Being an old person myself, I am somewhat attuned to news items about how the pandemic is affecting that age cohort. It is well-documented that the virus has far more serious effects on older people and that the vaccine is their best bet to avoid serious illness and death. It is infuriating that so many older people have succumbed to the misinformation about the vaccines and not taken them.
David Leonhardt of the New York Times reviews the statistics. He says that while the number of cases and deaths are declining nationwide, it could have been much better among the older population.
About 1,500 Americans have died of Covid every day over the past week. For older age groups, the virus remains a leading cause of death. And the main reason is that millions of Americans have chosen to remain unvaccinated. Many of them are older and have underlying medical conditions, leaving them vulnerable to severe versions of Covid.
For older people, the effects of vaccination are profound. In late August, near the height of the Delta wave, 24 out of every 10,000 unvaccinated Americans 65 and above were hospitalized with Covid symptoms, according to the C.D.C. Among fully vaccinated Americans 65 and above, the number was 1.5 per 10,000.
Even so, many Americans are saying no to a shot. Among affluent countries, the U.S. is one of the least vaccinated, trailing Canada, Australia, Japan, South Korea, Britain, France, Germany, Italy and others. Less vaccination means more death:
The low vaccination rate in the U.S. is another consequence of our polarized politics and our high levels of socioeconomic inequality. Only 67 percent of American adults without a four-year college degree have received a shot, compared with 82 percent of college graduates, according to the most recent Kaiser Family Foundation poll. And only 58 percent of self-identified Republicans are vaccinated, compared with 90 percent of Democrats.

Exercise description | Pick up the commentary on Covid vaccination among older Americans after its last sentence and continue it.

Raw data |
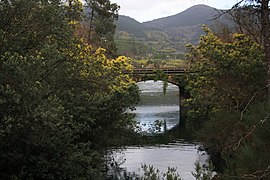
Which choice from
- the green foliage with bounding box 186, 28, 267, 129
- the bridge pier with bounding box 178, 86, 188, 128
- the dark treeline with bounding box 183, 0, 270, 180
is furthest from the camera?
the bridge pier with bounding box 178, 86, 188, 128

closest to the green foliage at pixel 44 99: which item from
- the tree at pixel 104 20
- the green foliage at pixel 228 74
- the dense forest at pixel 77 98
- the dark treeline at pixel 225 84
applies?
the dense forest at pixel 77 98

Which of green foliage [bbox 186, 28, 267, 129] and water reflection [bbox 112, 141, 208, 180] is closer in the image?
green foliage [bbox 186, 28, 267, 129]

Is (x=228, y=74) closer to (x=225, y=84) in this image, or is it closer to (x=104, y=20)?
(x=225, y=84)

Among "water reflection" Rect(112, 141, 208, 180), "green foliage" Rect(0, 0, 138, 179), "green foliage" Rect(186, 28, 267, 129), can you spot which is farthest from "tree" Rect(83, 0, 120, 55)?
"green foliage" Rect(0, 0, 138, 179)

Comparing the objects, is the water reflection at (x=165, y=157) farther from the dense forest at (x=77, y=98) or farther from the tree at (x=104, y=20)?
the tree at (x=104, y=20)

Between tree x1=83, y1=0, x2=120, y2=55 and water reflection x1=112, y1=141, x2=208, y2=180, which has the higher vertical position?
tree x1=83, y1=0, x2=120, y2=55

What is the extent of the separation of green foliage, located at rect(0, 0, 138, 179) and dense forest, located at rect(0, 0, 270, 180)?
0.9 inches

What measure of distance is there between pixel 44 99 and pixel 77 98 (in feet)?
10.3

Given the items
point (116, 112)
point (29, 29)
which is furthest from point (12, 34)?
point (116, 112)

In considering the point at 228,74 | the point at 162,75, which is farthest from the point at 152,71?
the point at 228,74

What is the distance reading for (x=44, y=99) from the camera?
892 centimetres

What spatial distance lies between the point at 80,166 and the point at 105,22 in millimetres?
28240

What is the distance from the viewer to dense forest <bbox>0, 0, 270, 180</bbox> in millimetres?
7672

Result |
It’s a triumph of misinformation. Offered a lifesaving drug to counteract a highly contagious virus, many Americans are instead choosing to take their chances.
When one gets older and one’s children get close to middle age, the tables get turned and they start urging healthy practices on their parents. Even though I think I am fairly conscientious about looking after my health, my daughters keep an eye on me and do not hesitate to remind me to get my shots (vaccine, flu, and others) and to eat healthily and get exercise. There have been many stories about younger people being exasperated by their parents succumbing to misinformation on Fox News and social media and refusing to get vaccinated and resenting their children’s expressions of concern. And sometimes it gets even worse if the parents start spouting conspiracy theories, resulting in a complete communication breakdown.
Polarized politics and rhetoric on an issue that should be utterly apolitical is killing people. As we saw in yesterday’s post, Puerto Rico has managed to become the most vaccinated region of the country. thanks largely to avoiding the polarization that plagues the rest of the country and also by having a public health system that took the vaccines to the people.